*** MATERIAL SUPPLIED
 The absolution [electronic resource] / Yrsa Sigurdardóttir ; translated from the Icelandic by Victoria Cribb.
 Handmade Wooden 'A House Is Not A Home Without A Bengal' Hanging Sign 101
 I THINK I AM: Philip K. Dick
******
*** MATERIAL SUPPLIED
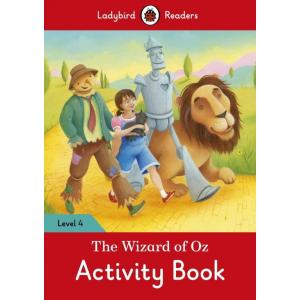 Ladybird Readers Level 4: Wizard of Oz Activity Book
******
WHAT YOU NEED TO DO
What are the lines above, starting at the one with "The absolution [electronic" and ending at the one with "I THINK I AM: Philip K. Dick"? Give them again exactly, and only them.

TASK ANSWER
 The absolution [electronic resource] / Yrsa Sigurdardóttir ; translated from the Icelandic by Victoria Cribb.
 Handmade Wooden 'A House Is Not A Home Without A Bengal' Hanging Sign 101
 I THINK I AM: Philip K. Dick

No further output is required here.